Assistant Chief Constable Terry Sweeney of Greater Manchester Police has been served with a gross misconduct notice by the Independent Police Complaints Commission for his oversight role in the disposal of human tissue taken from 12 women killed by the GP.

The notice served against him means his “conduct or actions may have breached...standards of professional behaviour”.

It is understood the samples were kept to establish cause of death and were kept in storage for a number of years to ensure police had the appropriate evidence should the murderer or his family appeal against his conviction.

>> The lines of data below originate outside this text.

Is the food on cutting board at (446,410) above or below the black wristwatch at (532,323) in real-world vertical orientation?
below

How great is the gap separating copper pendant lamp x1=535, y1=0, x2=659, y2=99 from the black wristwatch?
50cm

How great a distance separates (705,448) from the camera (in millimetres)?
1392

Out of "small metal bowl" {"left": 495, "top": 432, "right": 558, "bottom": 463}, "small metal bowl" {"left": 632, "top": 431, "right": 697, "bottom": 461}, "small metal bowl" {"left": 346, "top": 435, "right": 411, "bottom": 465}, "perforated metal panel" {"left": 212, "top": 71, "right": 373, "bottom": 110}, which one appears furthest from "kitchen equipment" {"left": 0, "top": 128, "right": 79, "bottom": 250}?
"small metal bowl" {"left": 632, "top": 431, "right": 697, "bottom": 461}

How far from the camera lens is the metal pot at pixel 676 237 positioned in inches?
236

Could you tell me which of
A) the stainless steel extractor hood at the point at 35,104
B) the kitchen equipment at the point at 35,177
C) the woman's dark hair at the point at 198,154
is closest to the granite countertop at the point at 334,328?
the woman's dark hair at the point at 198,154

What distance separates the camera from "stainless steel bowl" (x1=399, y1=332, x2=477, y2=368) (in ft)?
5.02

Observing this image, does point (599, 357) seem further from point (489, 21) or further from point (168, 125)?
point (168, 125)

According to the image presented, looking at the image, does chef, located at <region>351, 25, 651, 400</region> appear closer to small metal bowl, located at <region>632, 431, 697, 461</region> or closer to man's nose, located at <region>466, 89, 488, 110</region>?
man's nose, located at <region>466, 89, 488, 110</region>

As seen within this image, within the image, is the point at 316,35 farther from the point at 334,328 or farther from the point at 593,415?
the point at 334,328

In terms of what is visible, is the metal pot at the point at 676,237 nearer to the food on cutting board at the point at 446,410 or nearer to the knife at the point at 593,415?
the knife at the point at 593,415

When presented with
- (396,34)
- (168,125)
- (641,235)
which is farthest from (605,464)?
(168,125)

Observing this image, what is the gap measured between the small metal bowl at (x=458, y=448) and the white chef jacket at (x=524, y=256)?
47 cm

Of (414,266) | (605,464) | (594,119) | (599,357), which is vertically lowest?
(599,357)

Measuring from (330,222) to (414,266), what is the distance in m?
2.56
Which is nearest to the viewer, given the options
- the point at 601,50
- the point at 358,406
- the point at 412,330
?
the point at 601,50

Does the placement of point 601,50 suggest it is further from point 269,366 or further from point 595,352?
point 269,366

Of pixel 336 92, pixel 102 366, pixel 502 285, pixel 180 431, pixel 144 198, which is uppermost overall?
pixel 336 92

Greater Manchester Police admitted last year that it had retained the human tissue for more than a decade, before secretly destroying it without their family’s permission. Shipman, whose first position as a GP was in Todmorden before moving to Manchester, was convicted of 15 murders in 2000, but is thought to have killed many more.

Mr Sweeney had been seconded to the police inquiry into the 1989 Hillsborough disaster but returned to GMP after three investigations were launched at the force following a string of allegations made by a serving whistleblower.

And the IPCC revealed yesterday that chief constable Sir Peter Fahy is one of three serving officers at the force to be served with both a criminal and gross misconduct notice as a result of the new inquiries.

Sir Peter has been told he is now subject to a criminal probe “in relation to his alleged support” in an allegedly poorly-handled investigation into a suspected sex offender.

A serving detective superintendent and a detective chief inspector, all serving, as well as a retired officer, have been handed criminal and gross misconduct notices in relation to the same investigation.

The IPCC inquiry was broken down into three investigations - claims concerning Shipman’s victims, allegations against a detective chief inspector, and claims concerning a sexual abuse investigation.

It comes weeks after West Yorkshire Police chief constable Mark Gilmore was suspended while an investigation was carried out over alleged “criminal activity during his time in Northern Ireland”.

Labour’s Rochdale MP Simon Danczuk says Sir Peter should also be suspended, but Greater Manchester Police and Crime Commissioner Tony Lloyd said “nothing has been placed before me at this time” to make him consider his position.

Sir Peter said in a statement: “As a chief constable, you face making complex decisions on a daily basis about many high-risk and challenging situations. It is right that this decision-making is scrutinised and that I am held to account as part of this investigation.”